── THE DATA

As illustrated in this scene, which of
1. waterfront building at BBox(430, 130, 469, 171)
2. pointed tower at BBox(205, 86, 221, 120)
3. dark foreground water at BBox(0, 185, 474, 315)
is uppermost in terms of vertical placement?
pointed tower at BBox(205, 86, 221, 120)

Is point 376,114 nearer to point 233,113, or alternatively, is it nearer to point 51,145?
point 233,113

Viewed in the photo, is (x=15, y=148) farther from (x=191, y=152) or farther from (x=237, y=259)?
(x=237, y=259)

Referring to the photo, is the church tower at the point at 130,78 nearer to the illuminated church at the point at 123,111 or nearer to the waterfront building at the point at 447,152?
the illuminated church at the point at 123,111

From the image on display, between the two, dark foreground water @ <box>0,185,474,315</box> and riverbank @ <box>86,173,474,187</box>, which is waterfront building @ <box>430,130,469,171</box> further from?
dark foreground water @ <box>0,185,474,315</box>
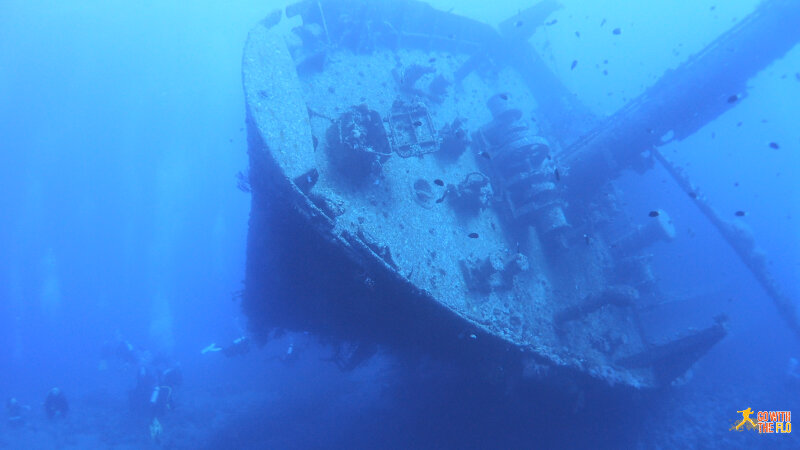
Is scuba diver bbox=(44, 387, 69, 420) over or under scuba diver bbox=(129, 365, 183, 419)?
under

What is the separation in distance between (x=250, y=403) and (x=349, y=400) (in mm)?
4228

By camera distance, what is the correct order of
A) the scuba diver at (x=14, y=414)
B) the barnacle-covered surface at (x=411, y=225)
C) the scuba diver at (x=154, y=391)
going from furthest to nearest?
the scuba diver at (x=14, y=414)
the scuba diver at (x=154, y=391)
the barnacle-covered surface at (x=411, y=225)

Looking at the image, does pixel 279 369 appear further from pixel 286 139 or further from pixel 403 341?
pixel 286 139

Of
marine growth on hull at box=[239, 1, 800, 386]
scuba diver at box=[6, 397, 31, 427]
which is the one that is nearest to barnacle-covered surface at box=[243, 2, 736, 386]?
marine growth on hull at box=[239, 1, 800, 386]

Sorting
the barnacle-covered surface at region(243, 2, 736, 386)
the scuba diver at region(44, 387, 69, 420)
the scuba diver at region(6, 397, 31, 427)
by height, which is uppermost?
the barnacle-covered surface at region(243, 2, 736, 386)

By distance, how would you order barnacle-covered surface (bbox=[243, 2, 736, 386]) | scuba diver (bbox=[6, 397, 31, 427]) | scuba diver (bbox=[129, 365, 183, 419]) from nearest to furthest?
barnacle-covered surface (bbox=[243, 2, 736, 386]) → scuba diver (bbox=[129, 365, 183, 419]) → scuba diver (bbox=[6, 397, 31, 427])

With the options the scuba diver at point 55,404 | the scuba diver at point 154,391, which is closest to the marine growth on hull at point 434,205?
the scuba diver at point 154,391

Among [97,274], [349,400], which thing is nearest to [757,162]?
[349,400]

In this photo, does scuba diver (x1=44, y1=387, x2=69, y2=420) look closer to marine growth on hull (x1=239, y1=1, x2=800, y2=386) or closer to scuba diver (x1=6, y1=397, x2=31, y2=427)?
scuba diver (x1=6, y1=397, x2=31, y2=427)

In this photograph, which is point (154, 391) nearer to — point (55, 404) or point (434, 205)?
point (55, 404)

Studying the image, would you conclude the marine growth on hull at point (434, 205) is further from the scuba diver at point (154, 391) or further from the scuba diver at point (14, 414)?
the scuba diver at point (14, 414)

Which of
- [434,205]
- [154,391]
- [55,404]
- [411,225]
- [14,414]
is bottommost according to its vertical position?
[14,414]

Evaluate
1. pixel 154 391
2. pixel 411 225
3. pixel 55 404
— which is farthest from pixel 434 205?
pixel 55 404

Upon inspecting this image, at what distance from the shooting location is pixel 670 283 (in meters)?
12.8
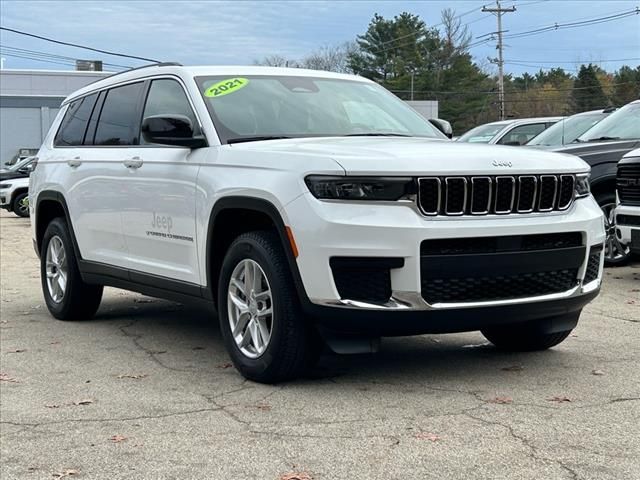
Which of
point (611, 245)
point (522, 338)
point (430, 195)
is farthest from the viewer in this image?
point (611, 245)

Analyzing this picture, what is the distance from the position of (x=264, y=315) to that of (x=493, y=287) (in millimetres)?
1312

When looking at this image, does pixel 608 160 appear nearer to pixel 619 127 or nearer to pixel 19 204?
pixel 619 127

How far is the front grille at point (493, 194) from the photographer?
15.8 ft

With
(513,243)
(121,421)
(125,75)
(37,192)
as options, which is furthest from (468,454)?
(37,192)

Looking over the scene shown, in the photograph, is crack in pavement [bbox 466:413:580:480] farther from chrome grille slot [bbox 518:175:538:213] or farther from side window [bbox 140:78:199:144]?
side window [bbox 140:78:199:144]

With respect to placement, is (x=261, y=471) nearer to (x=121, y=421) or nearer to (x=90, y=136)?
(x=121, y=421)

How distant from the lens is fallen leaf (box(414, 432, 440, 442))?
420cm

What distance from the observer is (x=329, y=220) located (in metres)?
4.73

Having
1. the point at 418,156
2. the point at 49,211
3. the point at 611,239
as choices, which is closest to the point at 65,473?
the point at 418,156

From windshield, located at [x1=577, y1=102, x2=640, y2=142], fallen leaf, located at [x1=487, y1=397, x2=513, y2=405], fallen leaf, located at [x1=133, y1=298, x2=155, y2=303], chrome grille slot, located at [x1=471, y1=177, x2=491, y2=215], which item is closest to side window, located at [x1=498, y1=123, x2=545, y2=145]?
windshield, located at [x1=577, y1=102, x2=640, y2=142]

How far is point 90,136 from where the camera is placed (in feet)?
25.1

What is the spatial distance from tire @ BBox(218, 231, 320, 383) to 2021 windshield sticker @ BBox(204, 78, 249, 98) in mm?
1224

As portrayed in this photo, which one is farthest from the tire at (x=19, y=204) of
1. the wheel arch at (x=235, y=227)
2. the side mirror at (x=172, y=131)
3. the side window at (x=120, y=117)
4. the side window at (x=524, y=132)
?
the wheel arch at (x=235, y=227)

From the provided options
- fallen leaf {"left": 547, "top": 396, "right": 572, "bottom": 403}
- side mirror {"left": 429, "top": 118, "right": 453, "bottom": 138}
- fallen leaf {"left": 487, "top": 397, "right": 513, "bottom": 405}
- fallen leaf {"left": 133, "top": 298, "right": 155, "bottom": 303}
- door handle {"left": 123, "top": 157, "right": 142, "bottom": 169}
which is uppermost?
side mirror {"left": 429, "top": 118, "right": 453, "bottom": 138}
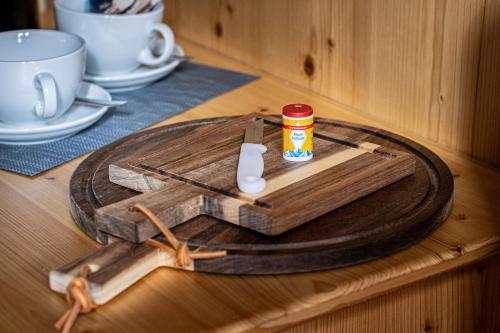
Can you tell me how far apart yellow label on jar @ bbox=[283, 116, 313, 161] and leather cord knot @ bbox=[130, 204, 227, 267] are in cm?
18

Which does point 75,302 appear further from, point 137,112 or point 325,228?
point 137,112

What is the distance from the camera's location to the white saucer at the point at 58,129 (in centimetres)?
107

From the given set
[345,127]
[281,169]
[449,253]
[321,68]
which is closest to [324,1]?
[321,68]

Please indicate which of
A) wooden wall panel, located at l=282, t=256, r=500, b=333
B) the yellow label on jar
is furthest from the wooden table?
the yellow label on jar

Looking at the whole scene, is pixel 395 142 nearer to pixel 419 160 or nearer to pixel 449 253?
pixel 419 160

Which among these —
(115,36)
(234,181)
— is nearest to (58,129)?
(115,36)

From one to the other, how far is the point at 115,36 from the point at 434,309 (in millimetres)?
609

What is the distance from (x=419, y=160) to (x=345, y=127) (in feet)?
0.39

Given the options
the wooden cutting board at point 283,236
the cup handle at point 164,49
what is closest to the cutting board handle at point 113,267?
the wooden cutting board at point 283,236

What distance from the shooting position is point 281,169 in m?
0.89

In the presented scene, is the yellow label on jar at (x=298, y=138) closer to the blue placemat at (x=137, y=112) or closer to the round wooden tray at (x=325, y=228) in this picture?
the round wooden tray at (x=325, y=228)

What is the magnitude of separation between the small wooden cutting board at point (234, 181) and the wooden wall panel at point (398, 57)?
140 mm

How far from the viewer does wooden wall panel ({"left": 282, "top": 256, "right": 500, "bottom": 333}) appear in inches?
31.8

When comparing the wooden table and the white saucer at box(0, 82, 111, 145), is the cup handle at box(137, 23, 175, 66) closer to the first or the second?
the white saucer at box(0, 82, 111, 145)
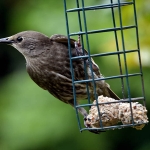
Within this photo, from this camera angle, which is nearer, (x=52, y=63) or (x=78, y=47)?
(x=78, y=47)

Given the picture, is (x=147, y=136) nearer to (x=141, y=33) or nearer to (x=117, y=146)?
(x=117, y=146)

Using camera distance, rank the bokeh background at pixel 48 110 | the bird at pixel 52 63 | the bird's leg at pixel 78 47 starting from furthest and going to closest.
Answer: the bokeh background at pixel 48 110 < the bird at pixel 52 63 < the bird's leg at pixel 78 47

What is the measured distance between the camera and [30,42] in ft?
19.4

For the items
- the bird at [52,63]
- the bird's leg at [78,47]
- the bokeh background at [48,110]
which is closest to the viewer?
the bird's leg at [78,47]

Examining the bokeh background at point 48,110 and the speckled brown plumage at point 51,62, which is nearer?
the speckled brown plumage at point 51,62

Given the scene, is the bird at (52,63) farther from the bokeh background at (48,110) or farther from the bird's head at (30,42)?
the bokeh background at (48,110)

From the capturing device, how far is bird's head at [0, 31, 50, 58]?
19.3 ft

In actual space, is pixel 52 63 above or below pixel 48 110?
above

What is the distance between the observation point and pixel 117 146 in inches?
301

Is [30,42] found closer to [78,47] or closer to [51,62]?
[51,62]

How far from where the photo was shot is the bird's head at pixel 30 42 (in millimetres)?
5879

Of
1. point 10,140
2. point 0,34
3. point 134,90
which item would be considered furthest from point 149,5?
point 0,34

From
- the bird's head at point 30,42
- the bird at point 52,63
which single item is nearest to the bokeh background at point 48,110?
the bird at point 52,63

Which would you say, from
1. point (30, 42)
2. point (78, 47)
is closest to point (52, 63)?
point (30, 42)
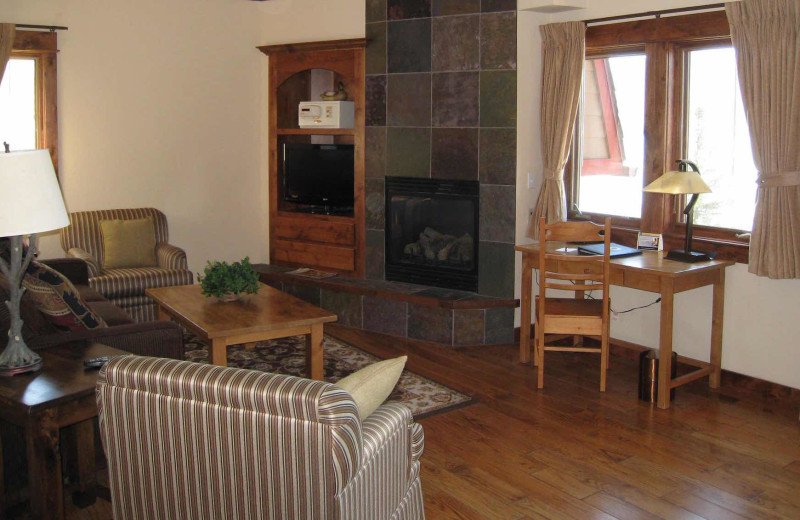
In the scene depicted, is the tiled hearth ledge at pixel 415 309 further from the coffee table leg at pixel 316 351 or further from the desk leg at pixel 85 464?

────

# THE PROBLEM
Rewrite everything from the line containing "What is the distance between" down to the end of the data, putting "blurred background" in place of "bokeh background" and keeping all else the same. Leave the pictures out of your answer.

# TASK ANSWER
What is the distance between the observation point and pixel 117 146 in inches?
301

Is [30,42] found closer to [78,47] or closer to [51,62]?
[51,62]

How far from where the photo was shot is the bird's head at pixel 30 42 (in millimetres)?
5879

Of
1. point 10,140
2. point 0,34
3. point 134,90
which item would be considered furthest from point 149,5?
point 0,34

From
- the bird's head at point 30,42
- the bird at point 52,63
which single item is nearest to the blurred background at point 48,110?
the bird at point 52,63

Which would you say, from
1. point (30, 42)
2. point (78, 47)
is closest to point (52, 63)?
point (30, 42)
In the scene depicted, is the tiled hearth ledge at pixel 415 309 further from the coffee table leg at pixel 316 351 or further from the desk leg at pixel 85 464?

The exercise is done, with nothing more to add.